■ Set task A:
In the thread, decide whether each statement agrees with the text, answering yes or no for each and quoting the words that settle it: (i) Pooh Bear states that faith in God guarantees the outcome a person wants; (ii) 2ntnuf advises finding a counselor, whether spiritual or secular; (iii) 2ntnuf says prayer will help a person become more grateful.
■ Set task B:
Reproduce the part of the thread starting at "## Pooh Bear" and ending at "marriage could continue.", renaming "wife" as "spouse" each time it occurs.

■ Page excerpt:
# My faith isn't as strong as it should be for my marriage. Please help!!!



## FaithMatters

My wife has a strong faith in Christianity than I do. Because I haven't asked God for answers I feel that my marriage is going to end. Recently I have been asking God to show me how to be a better man for my wife and son. I feel this time it might be to late. And thinking like that destroys any attempt most times with asking God for help. I really wish I could be more positive. Can anyone relate.


----------



## Pooh Bear

FaithMatters said:


> My wife has a strong faith in Christianity than I do. Because I haven't asked God for answers I feel that my marriage is going to end. Recently I have been asking God to show me how to be a better man for my wife and son. I feel this time it might be to late. And thinking like that destroys any attempt most times with asking God for help. I really wish I could be more positive. Can anyone relate.


Are you saying there have been problems in in the marriage that you haven't addressed? I need more information. Is your wife talking about leaving? Are there things you haven't addressed and because of that you think she will leave? It sounds like you are trying to do things yourself rather than giving them to God. Faith in God doesn't necessarily guarantee the outcome that you want. If your wife is willing to work through things then the marriage could continue.


----------



## 2ntnuf

As a believer, I have to say that in all my life, I can't remember when I asked for something like that and a voice told me how to be a better man. If I wanted to be better, I had to find a counselor, whether religious or secular to teach me, and do the work necessary to change. Praying will take some of the weight off your shoulders. It will help you to be more grateful and less self-centered. It will help you by giving you an outlet for emotions, but miracles are few and far between. That's not to say I don't believe they don't ever happen. 

Find a spiritual counselor and/or a secular one to help. Do the work and offer your pain and frustration as a sacrifice in prayer. Good luck. 

Don't know if Pooh is religious or not, but she gave good advice.

■ Data lines:

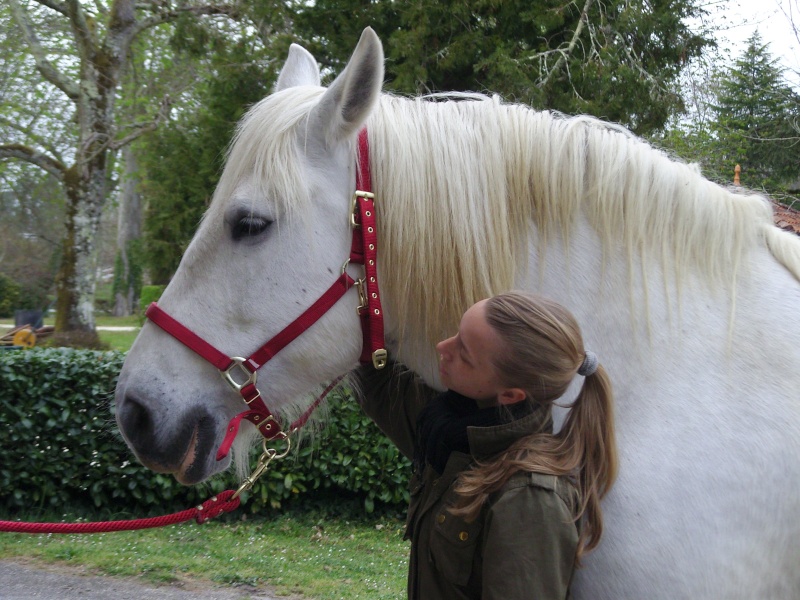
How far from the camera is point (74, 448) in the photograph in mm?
5844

■ Task solution A:
(i) No: "Faith in God doesn't necessarily guarantee the outcome that you want."
(ii) Yes: "Find a spiritual counselor and/or a secular one to help."
(iii) Yes: "It will help you to be more grateful and less self-centered."

■ Task solution B:
## Pooh Bear

FaithMatters said:


> My spouse has a strong faith in Christianity than I do. Because I haven't asked God for answers I feel that my marriage is going to end. Recently I have been asking God to show me how to be a better man for my spouse and son. I feel this time it might be to late. And thinking like that destroys any attempt most times with asking God for help. I really wish I could be more positive. Can anyone relate.


Are you saying there have been problems in in the marriage that you haven't addressed? I need more information. Is your spouse talking about leaving? Are there things you haven't addressed and because of that you think she will leave? It sounds like you are trying to do things yourself rather than giving them to God. Faith in God doesn't necessarily guarantee the outcome that you want. If your spouse is willing to work through things then the marriage could continue.